----- Extract to read

Today I had lunch with my friend Larry at Swagat. I ordered the Chicken Palak Shorba and brought my own version of Palak Shorba to do a taste comparison. NO CONTEST…mine was much better. I was shocked and pleased…Larry agreed with me.
Tamari (soy sauce minus the wheat), one of the pantry staples I was using when merely gluten-free, is now off limits since I’m paleo and beans are out. The paleo substitute for soy sauce is coconut aminos.
It’s true that it tastes sort of soy sauce-y, but in truth it tastes much more like teriyaki sauce – meaning it’s much sweeter and much less salty and concentrated than soy sauce (coconut sap blended with salt – whatever that means). It actually makes a yummy dipping sauce for sashimi when mixed with wasabi – better than soy sauce to my way of thinking, but when it comes to cooking stir-frying or making marinades, they come out lacking something (flavor?). Not being someone who rests content with less than good, I let my little scientist alter ego wander and I think I’ve found an excellent answer. Marmite. Huh?

----------

Set of tasks ->
1. Answer these questions from the post on soy sauce substitutes:
(a) At what restaurant did the writer have lunch with Larry?
(b) What is named as the paleo substitute for soy sauce?
(c) What is coconut aminos mixed with to make a dipping sauce for sashimi?
2. Say whether each statement agrees with the post on soy sauce substitutes, and quote the words that decide it:
(a) Larry disagreed that the writer's Palak Shorba was better.
(b) Tamari is still allowed now that the writer is paleo.
(c) Coconut aminos is sweeter than soy sauce.
The lines after the text have nothing to do with it.

----- Data excerpt

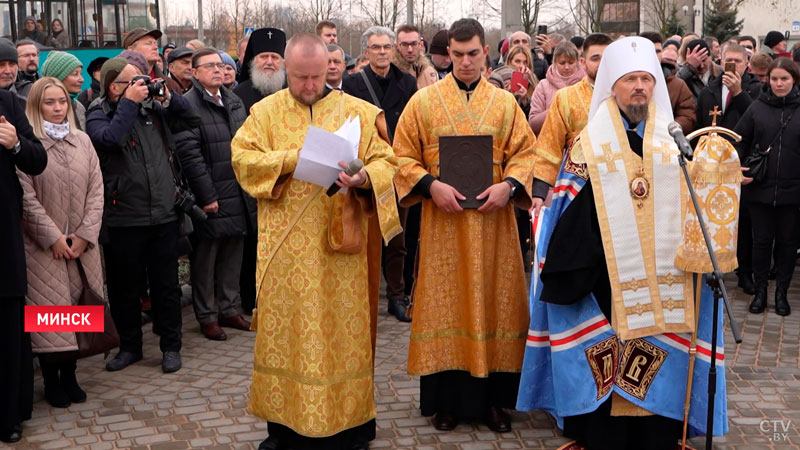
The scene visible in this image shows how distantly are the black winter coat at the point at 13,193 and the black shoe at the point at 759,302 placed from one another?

----------

Per-task outputs ->
1.
(a) Swagat
(b) Coconut aminos
(c) Wasabi

2.
(a) No: "Larry agreed with me."
(b) No: "is now off limits since I’m paleo and beans are out."
(c) Yes: "it’s much sweeter and much less salty and concentrated than soy sauce"